Detalhes do exercício:
O texto sobre racismo no esporte confirma cada afirmação a seguir? Responda sim ou não a cada uma e cite literalmente as palavras que decidem: (a) sete pessoas foram indiciadas no caso do goleiro Aranha; (b) os casos identificados como racismo devem ser resolvidos pela própria CBF; (c) a equipe proposta seria fiscalizada mensalmente pelo Ministério do Esporte.

Trecho:
+++

A permanência do racismo no esporte brasileiro
Enviada em 15/04/2024
“Em uma sociedade racista, não basta não ser racista, é necessário ser antirracista” a autora do best-selller “Mulheres, raça e classe”, Angela Davis, expõe em seu livro as feridas ainda abertas na sociedade, devido a mais de 300 anos do regime escravagista. Analisando a sociedade brasileira -em especial, o esporte - é inegável que casos de racismo ainda acontecem com tamanha frequência que não há como ser dito serem casos isolados. A partir desse contexto, é fundamental a discussão sobre como o racismo é presente para os atletas brasileiros.
Em 2014, o goleiro Aranha, foi vítima de racismo por parte da torcida do Grêmio, onde esta jogou banana no gramado em direção ao esportista. Na época, sete pessoas foram indiciadas pelo crime e, por pressão populacional e midiática, o Grêmio foi eliminado da Copa do Brasil. O padrão que é interessante observar é que apenas são indiciados ou punidos após principalmente pressão vinda da mídia. O que nos passa a mensagem que a punição para o crime de racismo vem apenas com a exposição e não por ser de fato, crime.
Nesse sentido, a CBF (Comissão Brasileira de Futebol), que conta com seus representantes majoritariamente brancos, se mostra omissa com esses acontecimentos recorrentes. Isso deve ao fato que essa liderança não é discriminada ou perseguida pela cor de sua pele. Logo, crime de racismo não são, a priori, suas maiores preocupações. Reforçando a importância de representatividade negra em cargos de liderança esportista, que atualmente é escassa.
Em suma, afim de melhorar a fiscalização nos esportes, assegurando os direitos humanos e civis da Constituição de 1988, faz-se necessário que a CBF capacite equipes com pessoas negras, que saberão identificar atos racistas com maior assertividade e segurança, e que esta equipe esteja presente nos jogos de esporte brasileiro, sendo fiscalizada mensalmente pelo Ministério do Esporte. Os casos identificados como racismo, deverão ser passados para o judiciário. É preciso conscientizar as pessoas sobre a importância da representatividade nas lideranças, por meio de palestras em escolas de esporte e campanhas de inclusão abertas a população. Dessa forma, garantindo um esporte mais saudável civilmente.

+++

(Itens armazenados)
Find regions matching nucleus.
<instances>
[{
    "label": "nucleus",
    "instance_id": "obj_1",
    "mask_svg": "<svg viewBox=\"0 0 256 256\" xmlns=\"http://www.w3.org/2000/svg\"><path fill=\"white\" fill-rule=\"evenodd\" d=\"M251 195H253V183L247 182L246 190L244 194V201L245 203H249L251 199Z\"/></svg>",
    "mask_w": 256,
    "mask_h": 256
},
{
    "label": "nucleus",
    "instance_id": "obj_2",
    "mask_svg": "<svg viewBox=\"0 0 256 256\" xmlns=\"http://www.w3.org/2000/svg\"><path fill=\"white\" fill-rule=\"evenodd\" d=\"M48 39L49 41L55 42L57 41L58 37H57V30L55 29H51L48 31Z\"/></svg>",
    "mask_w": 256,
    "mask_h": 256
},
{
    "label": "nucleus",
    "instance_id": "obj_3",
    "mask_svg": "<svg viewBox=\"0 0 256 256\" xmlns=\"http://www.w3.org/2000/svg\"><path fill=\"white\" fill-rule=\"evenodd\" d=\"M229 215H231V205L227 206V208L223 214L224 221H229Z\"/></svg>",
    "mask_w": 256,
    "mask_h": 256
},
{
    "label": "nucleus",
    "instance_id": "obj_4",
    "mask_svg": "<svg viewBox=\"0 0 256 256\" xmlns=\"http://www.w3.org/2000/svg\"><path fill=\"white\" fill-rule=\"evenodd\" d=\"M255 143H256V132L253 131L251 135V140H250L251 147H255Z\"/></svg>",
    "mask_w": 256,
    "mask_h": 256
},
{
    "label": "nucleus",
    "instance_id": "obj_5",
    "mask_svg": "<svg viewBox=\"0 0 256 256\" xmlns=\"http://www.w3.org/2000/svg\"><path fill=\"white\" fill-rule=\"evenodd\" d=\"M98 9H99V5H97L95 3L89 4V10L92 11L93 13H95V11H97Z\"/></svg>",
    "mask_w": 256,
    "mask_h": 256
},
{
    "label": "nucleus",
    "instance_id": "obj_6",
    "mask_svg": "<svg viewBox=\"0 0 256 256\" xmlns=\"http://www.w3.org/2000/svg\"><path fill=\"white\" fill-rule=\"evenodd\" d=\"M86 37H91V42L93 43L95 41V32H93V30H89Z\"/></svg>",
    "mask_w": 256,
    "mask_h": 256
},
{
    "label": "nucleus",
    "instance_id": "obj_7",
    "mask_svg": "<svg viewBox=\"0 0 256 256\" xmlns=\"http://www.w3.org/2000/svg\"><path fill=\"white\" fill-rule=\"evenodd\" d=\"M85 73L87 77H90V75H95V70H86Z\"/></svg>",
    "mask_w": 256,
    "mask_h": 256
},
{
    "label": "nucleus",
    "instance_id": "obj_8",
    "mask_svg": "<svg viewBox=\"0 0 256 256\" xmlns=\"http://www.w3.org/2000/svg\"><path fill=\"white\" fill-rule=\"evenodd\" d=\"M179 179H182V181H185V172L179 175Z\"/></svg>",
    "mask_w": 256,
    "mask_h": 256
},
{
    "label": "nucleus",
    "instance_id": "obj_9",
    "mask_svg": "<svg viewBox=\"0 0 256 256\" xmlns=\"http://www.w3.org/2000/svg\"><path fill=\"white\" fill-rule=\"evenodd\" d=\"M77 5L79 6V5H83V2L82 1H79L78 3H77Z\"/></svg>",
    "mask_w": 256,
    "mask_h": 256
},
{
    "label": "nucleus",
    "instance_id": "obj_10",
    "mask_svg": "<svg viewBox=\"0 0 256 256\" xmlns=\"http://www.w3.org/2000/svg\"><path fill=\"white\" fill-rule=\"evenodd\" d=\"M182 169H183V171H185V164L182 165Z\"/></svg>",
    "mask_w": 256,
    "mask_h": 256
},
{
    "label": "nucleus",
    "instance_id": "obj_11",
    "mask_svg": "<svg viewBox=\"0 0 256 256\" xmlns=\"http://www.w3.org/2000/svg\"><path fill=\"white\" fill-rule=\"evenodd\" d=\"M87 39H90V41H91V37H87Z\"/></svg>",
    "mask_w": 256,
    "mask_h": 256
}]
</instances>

+++

Resposta da tarefa:
(a) Sim: "sete pessoas foram indiciadas pelo crime".
(b) Não: "Os casos identificados como racismo, deverão ser passados para o judiciário."
(c) Sim: "sendo fiscalizada mensalmente pelo Ministério do Esporte".